“Eu comparo esta vida
à curva da letra S:
tem uma ponta que sobe
tem outra ponta que desce
e a volta que dá no meio
nem todo mundo conhece”
(Pinto do Monteiro)
O MEU GOSTO pela cantoria começou de maneira bem espontânea um pouco antes dos dez anos. Havia uma mercearia em minha rua e nela o som ambiente era composto por desafios de repente. À meia altura, o estalar das cordas na viola vinha de um rádio que Seu Joaquim mal conservava encimando uma velha geladeira. Daquele ambiente, lembro da cantoria e da névoa produzida por insistentes baforadas de um malcheiroso cigarro pé-de-burro. E eu, ali, sentado à calçada ouvindo e admirando. Não esqueço de uma fita do poeta Zé Laurentino cujo poema que eu mais esperava era ‘O mal se paga com o bem’.
Já com meus quinze anos, comecei a ganhar o mundo voando baixo por essas estradas, caminhos antigos de onde eu só ouvia falar. Meu Tio avô João José de Oliveira – o Joãozinho – me fez conhecer um bom quinhão da Parahyba (incluindo parte de Pernambuco e o Seridó do Rio Grande do Norte). Representante comercial que era, em alguma proporção comparado aos antigos caixeiros viajantes, conhecia lugares, vilarejos, festas de padroeira, bailes; tocava violão (um dos companheiros de viagem), tinha namoradas (as tais primas das quais muitas conheci). Aprendi o cantar de alguns pássaros, algo sobre a fauna e a flora dos sertões, tive minhas “primas” e uma delas era de Teixeira, onde nos hospedávamos.
Teixeira compartilha com municípios como São José do Egito-PE, Itapetim-PE e outros o “berço da cantoria de viola”, tamanha é a fartura de violeiros, celeiro de poetas cantadores, admiradores e eventos principalmente nas feiras livres como também na zona rural inspirados pelas escarpas da paisagem, vaqueiros, centenárias fazendas e a arte do fazer do povo sertanejo.
Certa vez, fomos para uma cantoria com um amigo/irmão de Tio Joãozinho, o Assis de Berto, que parte da família é oriunda de Teixeira. Animado que era, ficou sabendo do evento na noite de um sábado e nos convidou para essa noitada no vizinho Itapetim, no outro lado da divisa estadual com Pernambuco. Ao todo eram oito pessoas e o dilema foi de quantos carros iriam. A época, as leis de trânsito eram menos rigorosas e Assis teve a ideia de levar três pessoas dentro de sua caminhonete D20 e o restante na carroceria, de preferência todos deitados para que não chamassem a atenção, e assim seguimos viagem. Na carroceria fui com um primo, nós dois com nossas namoradinhas e uma amiga. O caminho entre municípios era de um calçamento que não dava confiança, para lá e para cá na pista livrando os buracos, de braços dados, sentíamos o perfume um do outro. Nos enamorávamos. Alguns beijinhos que dávamos, pareciam estrelas, daquelas mesmas do céu estrelado nos cintilando de paixão, o que me fez, hoje, lembrar os versos do poeta Mauro Luna: “Sob este céu, sobre esta Serra/ Da Borborema, onde transluz/ O luar, banhando a minha terra,/ Um sonho de oiro me seduz...”.

DADOS APRESENTADOS:
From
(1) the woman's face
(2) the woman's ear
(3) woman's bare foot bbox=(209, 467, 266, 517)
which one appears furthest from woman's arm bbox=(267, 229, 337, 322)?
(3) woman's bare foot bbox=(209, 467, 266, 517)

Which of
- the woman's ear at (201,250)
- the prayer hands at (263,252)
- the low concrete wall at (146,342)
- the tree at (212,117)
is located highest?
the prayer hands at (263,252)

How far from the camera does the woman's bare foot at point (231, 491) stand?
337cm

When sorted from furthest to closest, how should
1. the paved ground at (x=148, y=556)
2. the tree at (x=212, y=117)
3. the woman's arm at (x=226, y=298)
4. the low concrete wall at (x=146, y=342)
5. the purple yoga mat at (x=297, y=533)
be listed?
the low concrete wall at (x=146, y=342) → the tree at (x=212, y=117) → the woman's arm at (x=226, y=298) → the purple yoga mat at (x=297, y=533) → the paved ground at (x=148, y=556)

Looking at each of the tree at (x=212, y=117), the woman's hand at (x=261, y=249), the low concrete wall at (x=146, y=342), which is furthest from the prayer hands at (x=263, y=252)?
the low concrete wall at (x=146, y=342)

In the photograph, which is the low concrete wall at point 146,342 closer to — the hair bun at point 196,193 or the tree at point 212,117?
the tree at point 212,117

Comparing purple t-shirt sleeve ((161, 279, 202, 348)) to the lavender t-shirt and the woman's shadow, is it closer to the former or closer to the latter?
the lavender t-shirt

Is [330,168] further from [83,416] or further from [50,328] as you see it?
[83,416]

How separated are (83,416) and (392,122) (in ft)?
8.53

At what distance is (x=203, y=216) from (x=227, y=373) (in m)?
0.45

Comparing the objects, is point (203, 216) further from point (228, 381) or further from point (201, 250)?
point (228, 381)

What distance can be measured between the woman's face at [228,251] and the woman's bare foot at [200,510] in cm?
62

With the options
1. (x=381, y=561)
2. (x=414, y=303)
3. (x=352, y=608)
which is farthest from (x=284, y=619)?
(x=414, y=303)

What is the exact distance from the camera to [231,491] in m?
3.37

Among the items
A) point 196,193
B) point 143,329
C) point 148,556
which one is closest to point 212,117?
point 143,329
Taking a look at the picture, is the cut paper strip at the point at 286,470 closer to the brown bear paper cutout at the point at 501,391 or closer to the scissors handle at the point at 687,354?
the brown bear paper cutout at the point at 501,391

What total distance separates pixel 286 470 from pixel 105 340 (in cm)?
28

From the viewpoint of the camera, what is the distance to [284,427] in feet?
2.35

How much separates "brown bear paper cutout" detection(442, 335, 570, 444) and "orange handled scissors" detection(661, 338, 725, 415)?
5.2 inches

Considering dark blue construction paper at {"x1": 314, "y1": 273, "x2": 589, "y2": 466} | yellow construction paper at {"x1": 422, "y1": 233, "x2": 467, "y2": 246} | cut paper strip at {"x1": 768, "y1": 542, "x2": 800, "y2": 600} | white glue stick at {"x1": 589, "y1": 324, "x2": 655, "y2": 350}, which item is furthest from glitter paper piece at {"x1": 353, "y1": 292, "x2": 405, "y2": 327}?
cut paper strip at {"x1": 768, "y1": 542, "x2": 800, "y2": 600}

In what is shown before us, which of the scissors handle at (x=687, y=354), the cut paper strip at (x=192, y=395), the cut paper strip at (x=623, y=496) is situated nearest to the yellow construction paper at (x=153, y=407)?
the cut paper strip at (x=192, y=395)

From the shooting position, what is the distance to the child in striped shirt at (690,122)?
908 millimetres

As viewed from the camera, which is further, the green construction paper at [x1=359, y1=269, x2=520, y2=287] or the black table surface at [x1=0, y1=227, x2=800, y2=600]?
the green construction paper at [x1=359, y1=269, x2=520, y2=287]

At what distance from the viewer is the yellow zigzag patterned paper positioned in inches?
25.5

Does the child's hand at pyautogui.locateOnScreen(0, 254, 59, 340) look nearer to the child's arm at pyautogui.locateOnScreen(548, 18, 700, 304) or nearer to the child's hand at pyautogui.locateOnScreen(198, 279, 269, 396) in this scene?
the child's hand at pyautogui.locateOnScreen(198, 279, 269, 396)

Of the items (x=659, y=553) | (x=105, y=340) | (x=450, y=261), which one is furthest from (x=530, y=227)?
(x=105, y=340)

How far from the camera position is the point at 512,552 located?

INSTRUÇÃO 1:
As afirmações a seguir estão de acordo com o relato sobre a cantoria? Responda sim ou não para cada uma e cite as palavras do relato que decidem a resposta. (a) O rádio de Seu Joaquim ficava em cima de uma velha geladeira. (b) Tio Joãozinho tocava sanfona. (c) A cantoria daquela noite de sábado aconteceu em Teixeira.
INSTRUÇÃO 2:
Escreva a continuação do relato sobre a cantoria a partir da última frase.

RESPOSTA DO EXERCÍCIO 1:
(a) Sim: "um rádio que Seu Joaquim mal conservava encimando uma velha geladeira".
(b) Não: "tocava violão (um dos companheiros de viagem)".
(c) Não: "nos convidou para essa noitada no vizinho Itapetim".

RESPOSTA DO EXERCÍCIO 2:
Na entrada de Itapetim, tomamos o rumo de uma fazenda onde o evento se desenrolaria. Mais alguns minutos e chegamos. Ajudamos as meninas a descerem da carroceria, isso no terreiro da fazenda iluminado por gambiarras e uma fogueira que esquentava aquela noite fria do chapadão da Borborema. Um dos poetas repentistas lembro bem que se chamada Louro Branco, achei muito curioso o seu nome, o que fez a tinta do tempo escrever em minha memória.
Da fazenda não me recordo o nome, sei que seu dono era muito respeitado e seus ancestrais povoavam aquelas terras por quase dois séculos. Muito bem cuidada, tinha um belo jardim de onde eu colhi uma rosa cheirosa que só ela e dei à flor da minha noite, que sorriu e me beijou. Com meu blusão jeans escuro tentei aparar seu frio e a poesia dava o tom. Em um braseiro, um quarto de boi e um bode despertavam nosso apetite. Uma dose de cachaça (só uma) tomava com gosto.
Voltamos perto da meia-noite muito felizes. Na carroceria, ela confiou sua cabeça ao meu ombro e dormiu um soninho. Em Teixeira, deitado em uma cama com colchão de palha, às vezes punha o braço por debaixo do travesseiro tentando reviver na mente aquela paixão primaveril. Tem dois dias que da minha varanda vi um céu tão reluzente e estrelado que com ele trouxe ao presente reminiscências que jaziam no fundo da alma.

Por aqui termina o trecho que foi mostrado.